Task goal.
Print every line of the listing below word for word, with no changes.

Records in a dataset.
● ● ● ● ●
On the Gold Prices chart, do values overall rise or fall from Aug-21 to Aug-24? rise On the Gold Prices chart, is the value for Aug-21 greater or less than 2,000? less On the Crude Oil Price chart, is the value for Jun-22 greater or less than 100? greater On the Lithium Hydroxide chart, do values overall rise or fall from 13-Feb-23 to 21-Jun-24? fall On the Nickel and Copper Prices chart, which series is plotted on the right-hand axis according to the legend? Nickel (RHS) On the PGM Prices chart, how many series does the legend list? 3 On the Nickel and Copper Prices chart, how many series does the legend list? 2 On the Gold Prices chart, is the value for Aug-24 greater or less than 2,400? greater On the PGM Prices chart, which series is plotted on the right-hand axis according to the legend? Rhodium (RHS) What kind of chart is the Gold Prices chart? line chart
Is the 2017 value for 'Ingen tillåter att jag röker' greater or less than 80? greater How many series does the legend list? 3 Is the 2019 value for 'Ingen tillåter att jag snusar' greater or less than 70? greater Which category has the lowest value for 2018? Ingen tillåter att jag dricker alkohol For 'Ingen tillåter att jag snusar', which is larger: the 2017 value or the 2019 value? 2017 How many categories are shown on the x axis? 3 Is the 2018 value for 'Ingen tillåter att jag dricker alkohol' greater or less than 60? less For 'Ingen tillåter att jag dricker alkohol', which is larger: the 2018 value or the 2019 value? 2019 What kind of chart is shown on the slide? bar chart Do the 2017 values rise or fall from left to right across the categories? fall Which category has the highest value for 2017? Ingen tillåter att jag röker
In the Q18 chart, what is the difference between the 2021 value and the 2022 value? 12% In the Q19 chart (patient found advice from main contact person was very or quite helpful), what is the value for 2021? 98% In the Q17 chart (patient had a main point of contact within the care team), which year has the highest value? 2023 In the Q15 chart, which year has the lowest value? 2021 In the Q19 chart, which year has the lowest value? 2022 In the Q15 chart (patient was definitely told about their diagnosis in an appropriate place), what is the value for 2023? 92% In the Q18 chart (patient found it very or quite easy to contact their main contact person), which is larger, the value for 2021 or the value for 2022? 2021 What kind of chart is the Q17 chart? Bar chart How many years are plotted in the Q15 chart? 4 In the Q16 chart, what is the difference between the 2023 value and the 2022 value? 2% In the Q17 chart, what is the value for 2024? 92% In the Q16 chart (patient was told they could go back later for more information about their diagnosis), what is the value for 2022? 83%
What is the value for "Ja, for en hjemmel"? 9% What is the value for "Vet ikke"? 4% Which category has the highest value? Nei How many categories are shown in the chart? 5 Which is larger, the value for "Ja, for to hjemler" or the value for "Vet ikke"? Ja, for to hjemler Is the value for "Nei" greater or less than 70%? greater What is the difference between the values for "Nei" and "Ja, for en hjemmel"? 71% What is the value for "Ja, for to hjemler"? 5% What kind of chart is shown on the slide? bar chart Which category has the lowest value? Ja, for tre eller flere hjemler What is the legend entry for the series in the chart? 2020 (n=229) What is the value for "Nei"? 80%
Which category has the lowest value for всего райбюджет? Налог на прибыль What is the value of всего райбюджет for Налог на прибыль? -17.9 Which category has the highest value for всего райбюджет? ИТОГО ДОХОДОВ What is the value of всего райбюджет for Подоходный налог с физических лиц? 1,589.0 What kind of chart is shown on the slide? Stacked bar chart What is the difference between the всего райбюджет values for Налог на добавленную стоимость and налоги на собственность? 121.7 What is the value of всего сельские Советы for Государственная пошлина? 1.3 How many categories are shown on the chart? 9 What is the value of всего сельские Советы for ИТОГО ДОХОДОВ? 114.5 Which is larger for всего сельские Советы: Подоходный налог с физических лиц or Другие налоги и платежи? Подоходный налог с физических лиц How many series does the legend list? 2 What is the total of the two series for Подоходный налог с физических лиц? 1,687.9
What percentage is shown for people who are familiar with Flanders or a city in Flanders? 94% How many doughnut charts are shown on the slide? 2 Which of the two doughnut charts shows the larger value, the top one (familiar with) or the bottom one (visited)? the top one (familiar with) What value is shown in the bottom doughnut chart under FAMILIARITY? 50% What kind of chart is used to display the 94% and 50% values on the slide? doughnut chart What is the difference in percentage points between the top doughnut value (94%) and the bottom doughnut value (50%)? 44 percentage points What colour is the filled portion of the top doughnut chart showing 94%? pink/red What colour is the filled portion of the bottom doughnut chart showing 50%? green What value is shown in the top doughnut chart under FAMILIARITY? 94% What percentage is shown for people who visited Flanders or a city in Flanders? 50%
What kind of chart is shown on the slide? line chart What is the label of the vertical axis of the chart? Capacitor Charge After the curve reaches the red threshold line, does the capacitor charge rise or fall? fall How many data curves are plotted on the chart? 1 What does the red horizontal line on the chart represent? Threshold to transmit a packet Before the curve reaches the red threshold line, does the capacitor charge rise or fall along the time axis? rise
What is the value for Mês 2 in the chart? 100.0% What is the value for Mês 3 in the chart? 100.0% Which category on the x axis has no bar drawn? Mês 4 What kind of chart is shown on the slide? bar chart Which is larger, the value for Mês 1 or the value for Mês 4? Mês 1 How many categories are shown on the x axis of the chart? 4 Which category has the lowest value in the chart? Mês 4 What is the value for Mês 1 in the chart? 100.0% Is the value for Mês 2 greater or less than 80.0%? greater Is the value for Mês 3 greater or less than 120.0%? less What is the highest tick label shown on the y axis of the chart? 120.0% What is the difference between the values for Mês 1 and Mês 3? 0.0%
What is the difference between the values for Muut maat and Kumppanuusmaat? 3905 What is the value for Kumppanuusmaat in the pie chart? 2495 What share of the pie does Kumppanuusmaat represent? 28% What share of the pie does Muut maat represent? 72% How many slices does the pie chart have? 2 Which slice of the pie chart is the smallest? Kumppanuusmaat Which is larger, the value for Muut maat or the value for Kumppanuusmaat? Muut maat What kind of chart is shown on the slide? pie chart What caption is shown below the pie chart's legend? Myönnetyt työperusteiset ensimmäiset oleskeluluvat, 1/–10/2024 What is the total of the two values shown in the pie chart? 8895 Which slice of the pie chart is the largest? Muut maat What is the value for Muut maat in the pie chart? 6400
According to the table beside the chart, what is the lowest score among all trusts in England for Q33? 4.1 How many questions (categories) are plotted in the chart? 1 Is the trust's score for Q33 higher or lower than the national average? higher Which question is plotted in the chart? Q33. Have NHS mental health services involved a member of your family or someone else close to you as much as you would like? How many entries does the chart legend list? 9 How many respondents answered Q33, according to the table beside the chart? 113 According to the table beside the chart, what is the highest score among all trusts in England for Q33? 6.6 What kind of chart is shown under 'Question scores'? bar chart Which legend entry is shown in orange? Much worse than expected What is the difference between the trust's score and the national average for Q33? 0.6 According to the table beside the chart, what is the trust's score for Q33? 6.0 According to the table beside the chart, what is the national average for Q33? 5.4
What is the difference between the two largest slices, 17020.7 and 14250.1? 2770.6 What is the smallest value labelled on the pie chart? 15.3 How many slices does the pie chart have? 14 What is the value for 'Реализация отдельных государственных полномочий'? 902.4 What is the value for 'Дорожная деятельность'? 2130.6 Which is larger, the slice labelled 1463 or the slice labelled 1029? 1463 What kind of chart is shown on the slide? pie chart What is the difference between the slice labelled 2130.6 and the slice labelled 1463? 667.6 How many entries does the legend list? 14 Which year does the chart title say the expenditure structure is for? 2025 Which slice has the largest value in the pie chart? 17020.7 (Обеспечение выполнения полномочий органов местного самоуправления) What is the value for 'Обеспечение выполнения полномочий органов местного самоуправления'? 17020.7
● ● ● ● ●
Final answer.
On the Gold Prices chart, do values overall rise or fall from Aug-21 to Aug-24? rise On the Gold Prices chart, is the value for Aug-21 greater or less than 2,000? less On the Crude Oil Price chart, is the value for Jun-22 greater or less than 100? greater On the Lithium Hydroxide chart, do values overall rise or fall from 13-Feb-23 to 21-Jun-24? fall On the Nickel and Copper Prices chart, which series is plotted on the right-hand axis according to the legend? Nickel (RHS) On the PGM Prices chart, how many series does the legend list? 3 On the Nickel and Copper Prices chart, how many series does the legend list? 2 On the Gold Prices chart, is the value for Aug-24 greater or less than 2,400? greater On the PGM Prices chart, which series is plotted on the right-hand axis according to the legend? Rhodium (RHS) What kind of chart is the Gold Prices chart? line chart
Is the 2017 value for 'Ingen tillåter att jag röker' greater or less than 80? greater How many series does the legend list? 3 Is the 2019 value for 'Ingen tillåter att jag snusar' greater or less than 70? greater Which category has the lowest value for 2018? Ingen tillåter att jag dricker alkohol For 'Ingen tillåter att jag snusar', which is larger: the 2017 value or the 2019 value? 2017 How many categories are shown on the x axis? 3 Is the 2018 value for 'Ingen tillåter att jag dricker alkohol' greater or less than 60? less For 'Ingen tillåter att jag dricker alkohol', which is larger: the 2018 value or the 2019 value? 2019 What kind of chart is shown on the slide? bar chart Do the 2017 values rise or fall from left to right across the categories? fall Which category has the highest value for 2017? Ingen tillåter att jag röker
In the Q18 chart, what is the difference between the 2021 value and the 2022 value? 12% In the Q19 chart (patient found advice from main contact person was very or quite helpful), what is the value for 2021? 98% In the Q17 chart (patient had a main point of contact within the care team), which year has the highest value? 2023 In the Q15 chart, which year has the lowest value? 2021 In the Q19 chart, which year has the lowest value? 2022 In the Q15 chart (patient was definitely told about their diagnosis in an appropriate place), what is the value for 2023? 92% In the Q18 chart (patient found it very or quite easy to contact their main contact person), which is larger, the value for 2021 or the value for 2022? 2021 What kind of chart is the Q17 chart? Bar chart How many years are plotted in the Q15 chart? 4 In the Q16 chart, what is the difference between the 2023 value and the 2022 value? 2% In the Q17 chart, what is the value for 2024? 92% In the Q16 chart (patient was told they could go back later for more information about their diagnosis), what is the value for 2022? 83%
What is the value for "Ja, for en hjemmel"? 9% What is the value for "Vet ikke"? 4% Which category has the highest value? Nei How many categories are shown in the chart? 5 Which is larger, the value for "Ja, for to hjemler" or the value for "Vet ikke"? Ja, for to hjemler Is the value for "Nei" greater or less than 70%? greater What is the difference between the values for "Nei" and "Ja, for en hjemmel"? 71% What is the value for "Ja, for to hjemler"? 5% What kind of chart is shown on the slide? bar chart Which category has the lowest value? Ja, for tre eller flere hjemler What is the legend entry for the series in the chart? 2020 (n=229) What is the value for "Nei"? 80%
Which category has the lowest value for всего райбюджет? Налог на прибыль What is the value of всего райбюджет for Налог на прибыль? -17.9 Which category has the highest value for всего райбюджет? ИТОГО ДОХОДОВ What is the value of всего райбюджет for Подоходный налог с физических лиц? 1,589.0 What kind of chart is shown on the slide? Stacked bar chart What is the difference between the всего райбюджет values for Налог на добавленную стоимость and налоги на собственность? 121.7 What is the value of всего сельские Советы for Государственная пошлина? 1.3 How many categories are shown on the chart? 9 What is the value of всего сельские Советы for ИТОГО ДОХОДОВ? 114.5 Which is larger for всего сельские Советы: Подоходный налог с физических лиц or Другие налоги и платежи? Подоходный налог с физических лиц How many series does the legend list? 2 What is the total of the two series for Подоходный налог с физических лиц? 1,687.9
What percentage is shown for people who are familiar with Flanders or a city in Flanders? 94% How many doughnut charts are shown on the slide? 2 Which of the two doughnut charts shows the larger value, the top one (familiar with) or the bottom one (visited)? the top one (familiar with) What value is shown in the bottom doughnut chart under FAMILIARITY? 50% What kind of chart is used to display the 94% and 50% values on the slide? doughnut chart What is the difference in percentage points between the top doughnut value (94%) and the bottom doughnut value (50%)? 44 percentage points What colour is the filled portion of the top doughnut chart showing 94%? pink/red What colour is the filled portion of the bottom doughnut chart showing 50%? green What value is shown in the top doughnut chart under FAMILIARITY? 94% What percentage is shown for people who visited Flanders or a city in Flanders? 50%
What kind of chart is shown on the slide? line chart What is the label of the vertical axis of the chart? Capacitor Charge After the curve reaches the red threshold line, does the capacitor charge rise or fall? fall How many data curves are plotted on the chart? 1 What does the red horizontal line on the chart represent? Threshold to transmit a packet Before the curve reaches the red threshold line, does the capacitor charge rise or fall along the time axis? rise
What is the value for Mês 2 in the chart? 100.0% What is the value for Mês 3 in the chart? 100.0% Which category on the x axis has no bar drawn? Mês 4 What kind of chart is shown on the slide? bar chart Which is larger, the value for Mês 1 or the value for Mês 4? Mês 1 How many categories are shown on the x axis of the chart? 4 Which category has the lowest value in the chart? Mês 4 What is the value for Mês 1 in the chart? 100.0% Is the value for Mês 2 greater or less than 80.0%? greater Is the value for Mês 3 greater or less than 120.0%? less What is the highest tick label shown on the y axis of the chart? 120.0% What is the difference between the values for Mês 1 and Mês 3? 0.0%
What is the difference between the values for Muut maat and Kumppanuusmaat? 3905 What is the value for Kumppanuusmaat in the pie chart? 2495 What share of the pie does Kumppanuusmaat represent? 28% What share of the pie does Muut maat represent? 72% How many slices does the pie chart have? 2 Which slice of the pie chart is the smallest? Kumppanuusmaat Which is larger, the value for Muut maat or the value for Kumppanuusmaat? Muut maat What kind of chart is shown on the slide? pie chart What caption is shown below the pie chart's legend? Myönnetyt työperusteiset ensimmäiset oleskeluluvat, 1/–10/2024 What is the total of the two values shown in the pie chart? 8895 Which slice of the pie chart is the largest? Muut maat What is the value for Muut maat in the pie chart? 6400
According to the table beside the chart, what is the lowest score among all trusts in England for Q33? 4.1 How many questions (categories) are plotted in the chart? 1 Is the trust's score for Q33 higher or lower than the national average? higher Which question is plotted in the chart? Q33. Have NHS mental health services involved a member of your family or someone else close to you as much as you would like? How many entries does the chart legend list? 9 How many respondents answered Q33, according to the table beside the chart? 113 According to the table beside the chart, what is the highest score among all trusts in England for Q33? 6.6 What kind of chart is shown under 'Question scores'? bar chart Which legend entry is shown in orange? Much worse than expected What is the difference between the trust's score and the national average for Q33? 0.6 According to the table beside the chart, what is the trust's score for Q33? 6.0 According to the table beside the chart, what is the national average for Q33? 5.4
What is the difference between the two largest slices, 17020.7 and 14250.1? 2770.6 What is the smallest value labelled on the pie chart? 15.3 How many slices does the pie chart have? 14 What is the value for 'Реализация отдельных государственных полномочий'? 902.4 What is the value for 'Дорожная деятельность'? 2130.6 Which is larger, the slice labelled 1463 or the slice labelled 1029? 1463 What kind of chart is shown on the slide? pie chart What is the difference between the slice labelled 2130.6 and the slice labelled 1463? 667.6 How many entries does the legend list? 14 Which year does the chart title say the expenditure structure is for? 2025 Which slice has the largest value in the pie chart? 17020.7 (Обеспечение выполнения полномочий органов местного самоуправления) What is the value for 'Обеспечение выполнения полномочий органов местного самоуправления'? 17020.7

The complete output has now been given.